We propose a novel locus for late-onset NCD at the NHLH2 core promoter exceptionally long CA-STR and natural selection at this locus. Furthermore, there was indication of genotypes at this locus that unambiguously linked to late-onset NCD. This is the first instance of natural selection in favor of a predominantly abundant STR allele in human and its differential distribution in late-onset NCD.
人类核心启动子短串联重复序列(STRs)中约有 2%的长度达到≥6 个重复,这可能部分是适应性进化过程和自然选择的结果。人类 nescient 螺旋环螺旋 2(NHLH2)基因的单外显子转录本被侧翼包围在人类蛋白质编码基因核心启动子中检测到的最长 CA-重复序列(Ensembl 转录本 ID:ENST00000369506.1)。NHLH2 参与了多种生物学和病理学途径,如运动、肥胖和糖尿病。
通过对 655 名伊朗受试者(包括迟发性神经认知障碍(NCD)作为临床实体的 290 名病例和匹配的对照组的 365 名)进行测序,研究 NHLH2 CA-重复的等位基因和基因型分布。还研究了 CA-重复在脊椎动物中的进化趋势。

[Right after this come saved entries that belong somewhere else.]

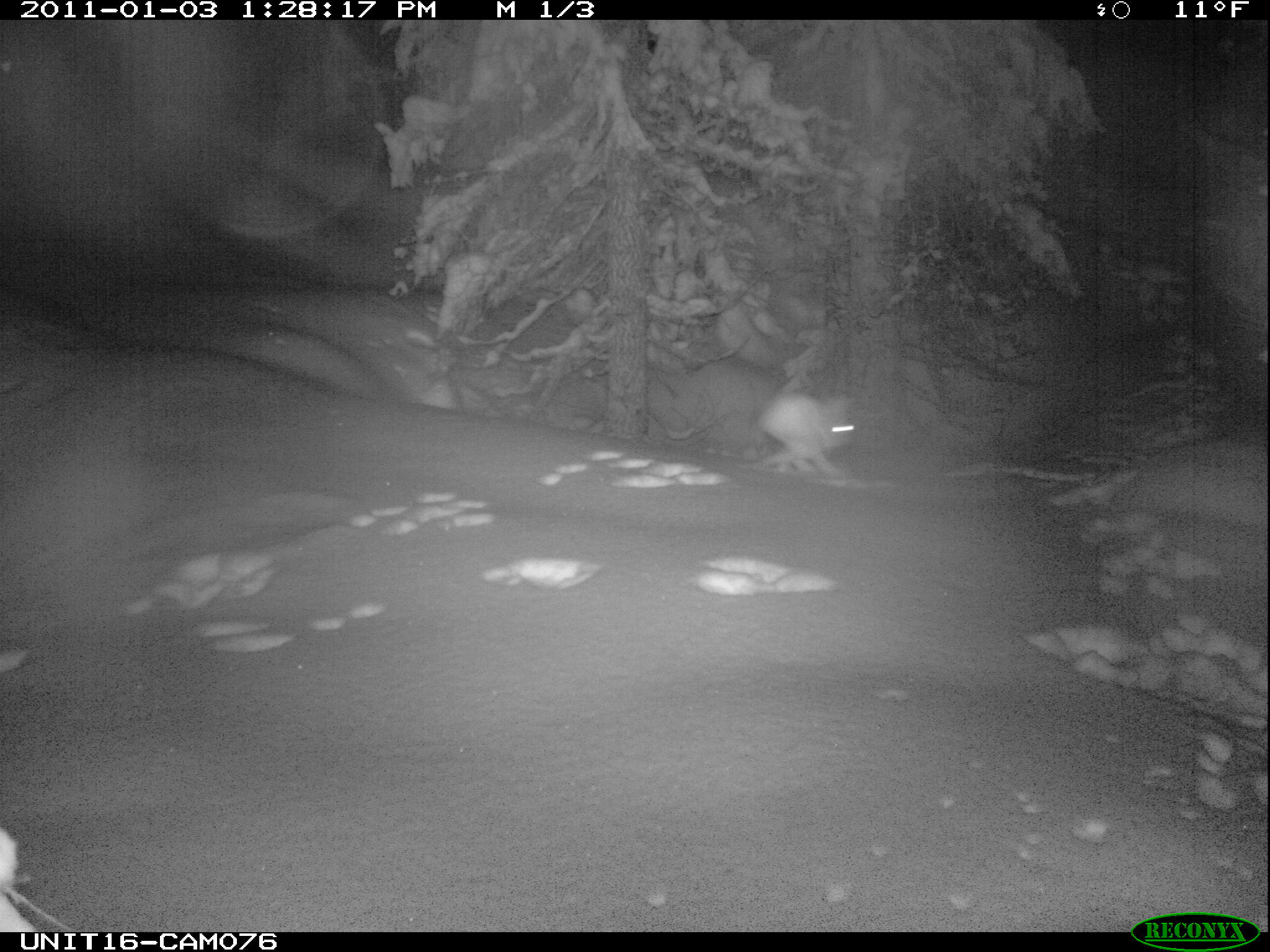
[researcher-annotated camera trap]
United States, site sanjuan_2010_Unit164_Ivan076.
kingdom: Animalia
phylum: Chordata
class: Mammalia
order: Lagomorpha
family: Leporidae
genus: Lepus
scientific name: Lepus americanus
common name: snowshoe hare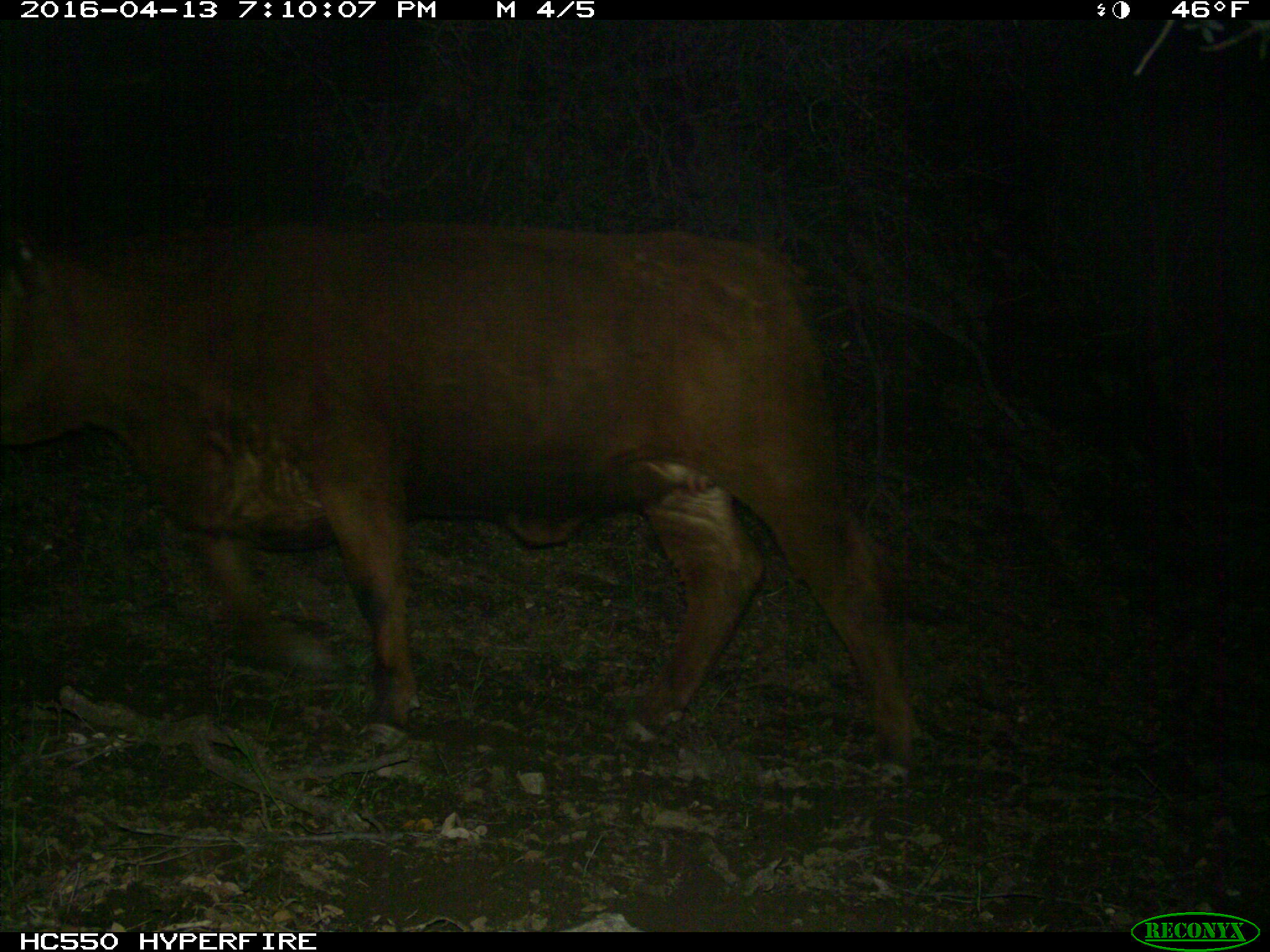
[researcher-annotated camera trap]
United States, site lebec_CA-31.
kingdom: Animalia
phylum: Chordata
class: Mammalia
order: Artiodactyla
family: Bovidae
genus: Bos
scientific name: Bos taurus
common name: domestic cow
Bos taurus (domestic cow).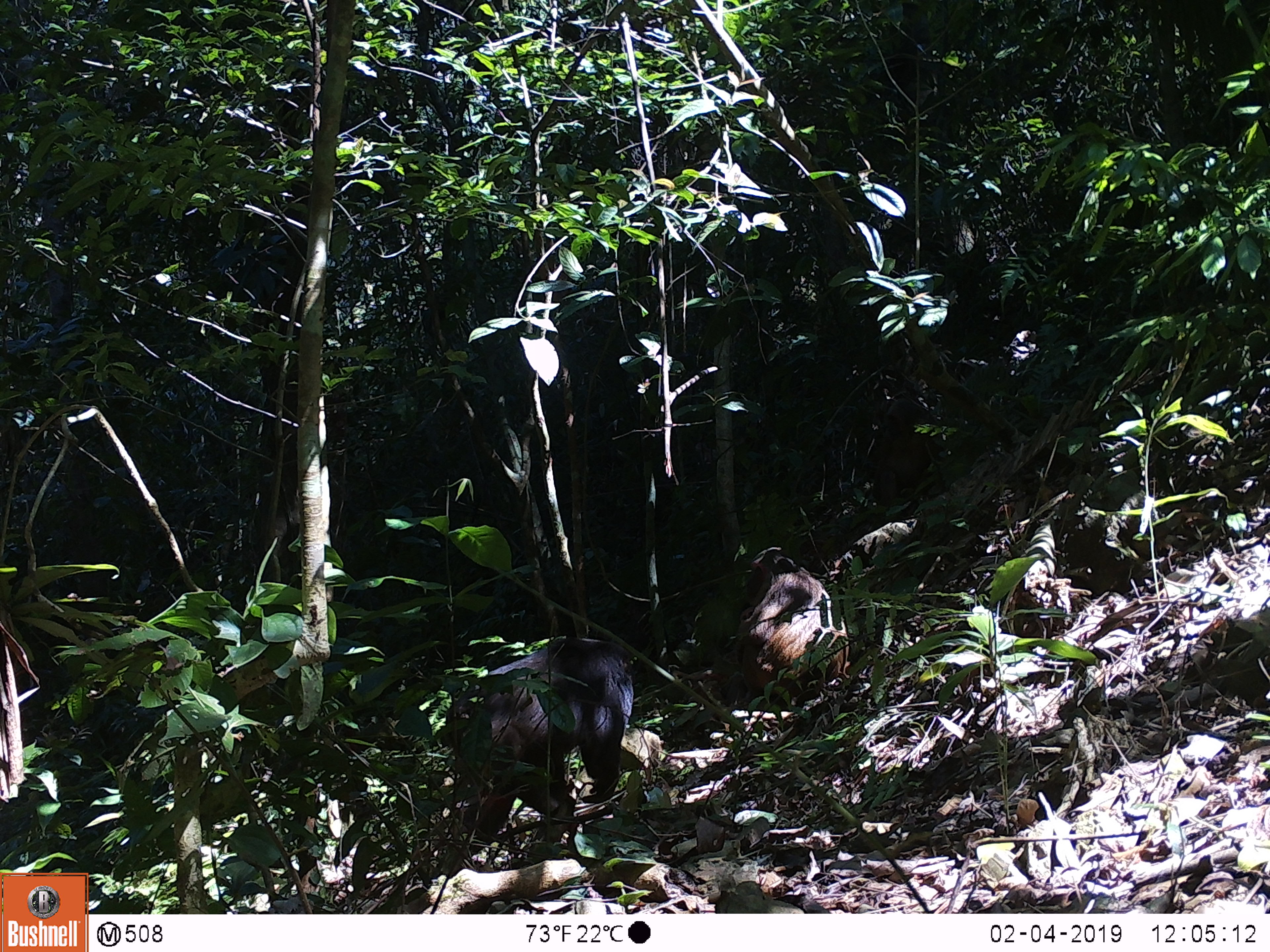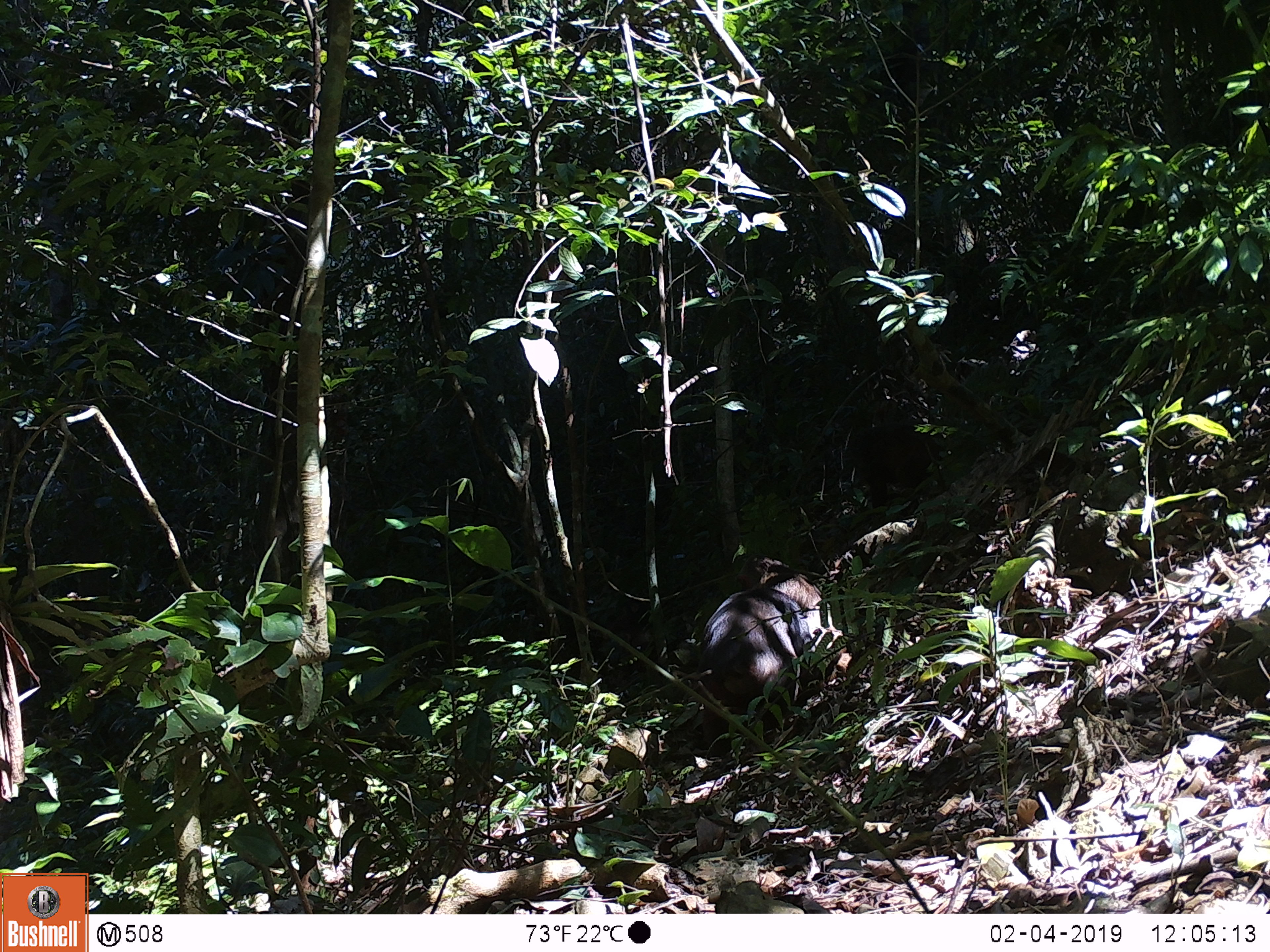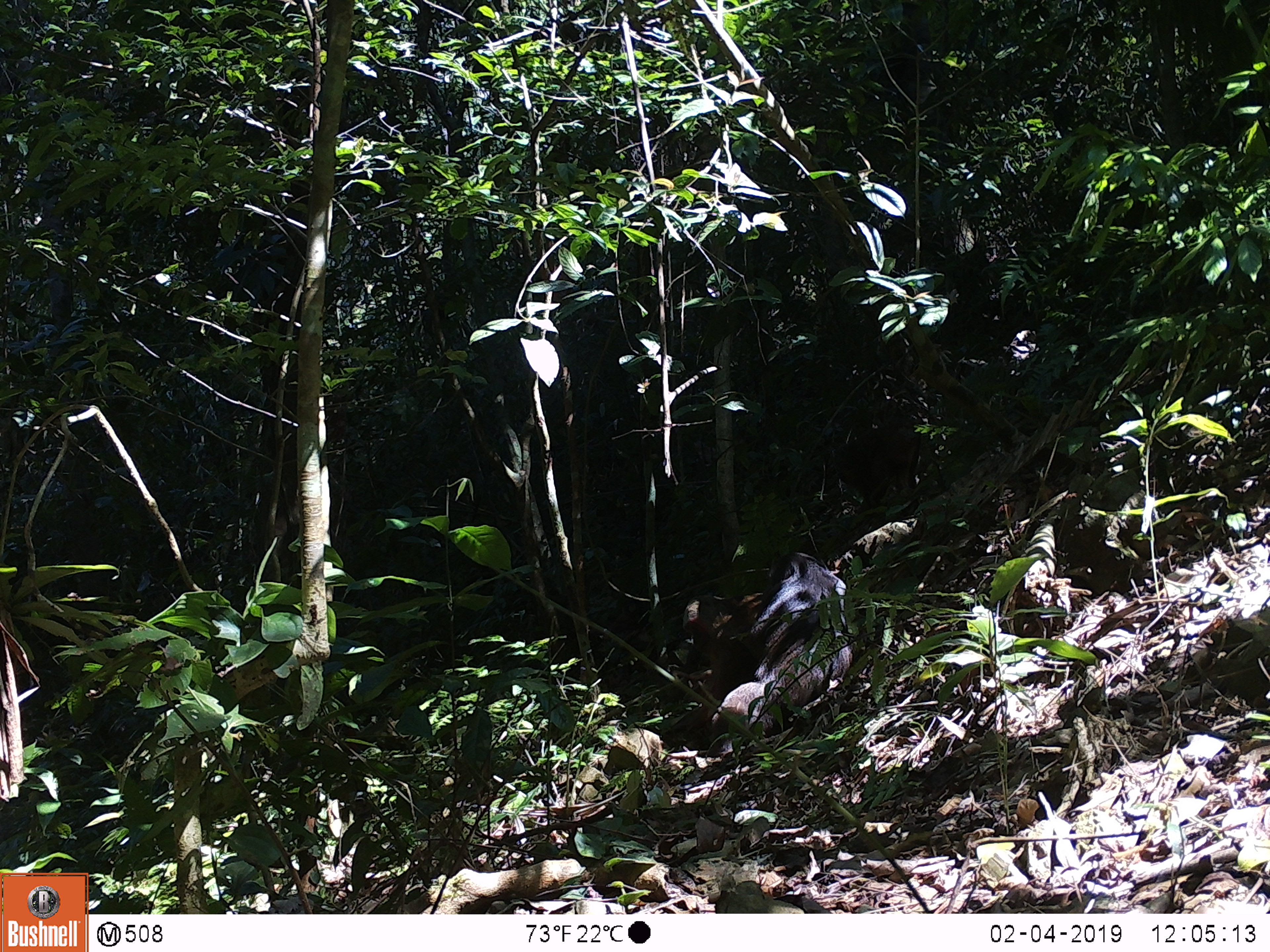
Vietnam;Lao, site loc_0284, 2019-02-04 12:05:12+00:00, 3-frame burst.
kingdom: Animalia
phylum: Chordata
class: Mammalia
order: Primates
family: Cercopithecidae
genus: Macaca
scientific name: Macaca arctoides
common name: stump-tailed macaque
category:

NCD 病例的等位基因范围为 9 至 25 个重复,对照组为 12 至 24 个重复。在频率为 0.56 时,21 个重复等位基因是对照组中的主要等位基因。虽然 21 个重复等位基因也是 NCD 患者的主要等位基因,但我们检测到该等位基因的频率显著下降(p < 0.0001)和纯合性(p < 0.006)。此外,在 16 名患者(整个 NCD 样本的 5.5%)中检测到 12 种基因型,而在对照组中未检测到(仅疾病基因型;p < 0.0003),包括至少一个极端等位基因。极端等位基因在 9、12、13、18 和 19 个重复(极端短端)和 23、24 和 25 个重复(极端长端),其频率在 0.001 到 0.04 之间。疾病仅基因型隔室中 21 个重复等位基因的频率显著下降至 0.09(p < 0.0001)。从进化的角度来看,虽然非灵长类动物中 NHLH2 CA-重复的最大长度为 11 个重复,但在灵长类动物中,该 CA-重复大于 14 个重复,在人类中达到最大长度。
我们在 NHLH2 核心启动子中提出了一个新的迟发性 NCD 位置,该位置的 CA-STR 异常长,并且该位置存在自然选择。此外,在该位置存在明确与迟发性 NCD 相关的基因型。这是人类中有利于主要丰富 STR 等位基因的自然选择的首例,以及其在迟发性 NCD 中的差异分布。